RECORDS FOR PROCESSING »
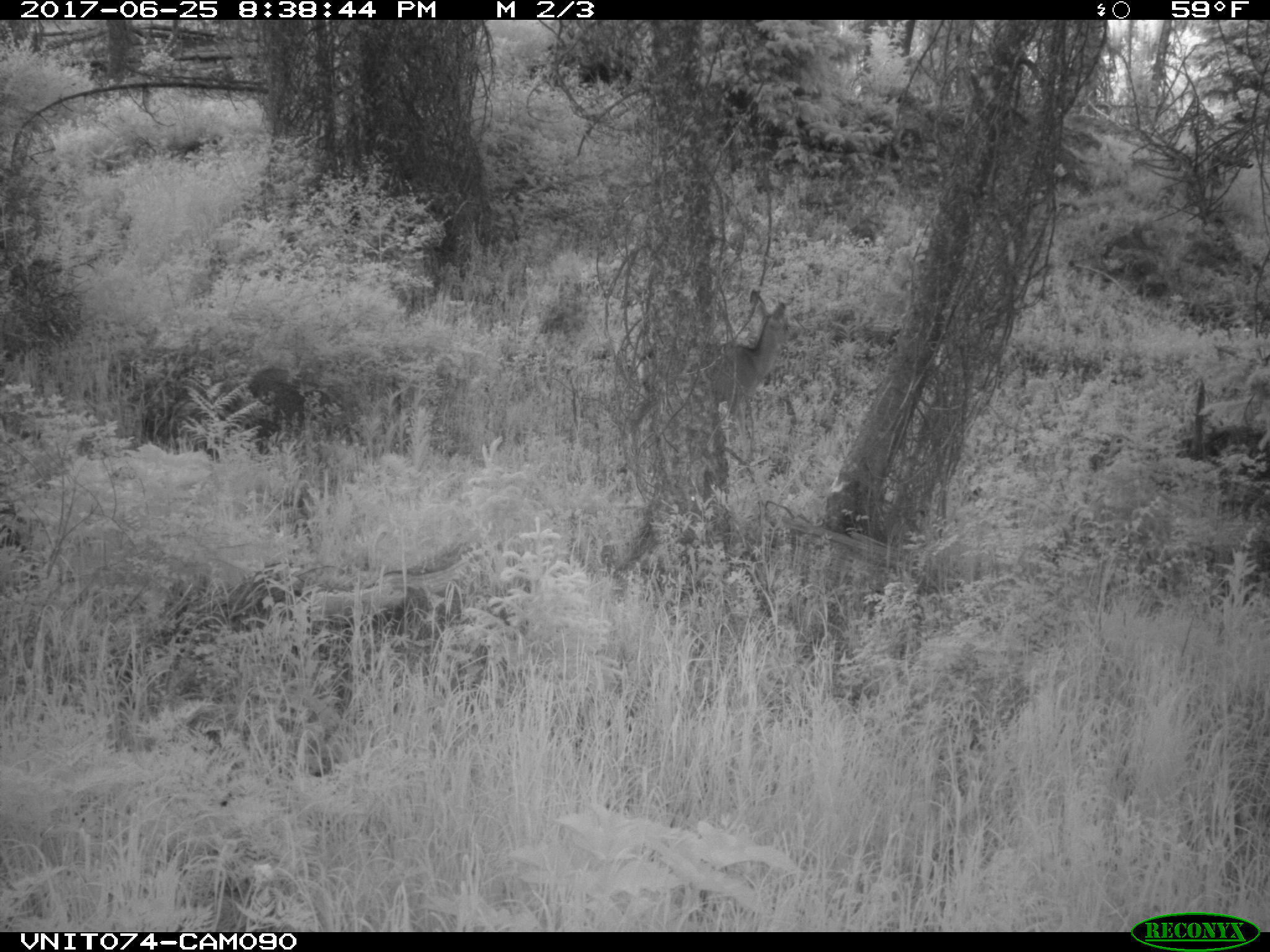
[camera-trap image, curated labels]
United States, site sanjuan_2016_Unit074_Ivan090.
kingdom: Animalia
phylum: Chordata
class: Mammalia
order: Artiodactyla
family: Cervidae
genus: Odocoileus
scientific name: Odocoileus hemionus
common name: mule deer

TASK TO CARRY OUT » Skipping the images, write out the whole listing exactly.

TASK RESULT »
[camera-trap image, curated labels]
United States, site sanjuan_2016_Unit074_Ivan090.
kingdom: Animalia
phylum: Chordata
class: Mammalia
order: Artiodactyla
family: Cervidae
genus: Odocoileus
scientific name: Odocoileus hemionus
common name: mule deer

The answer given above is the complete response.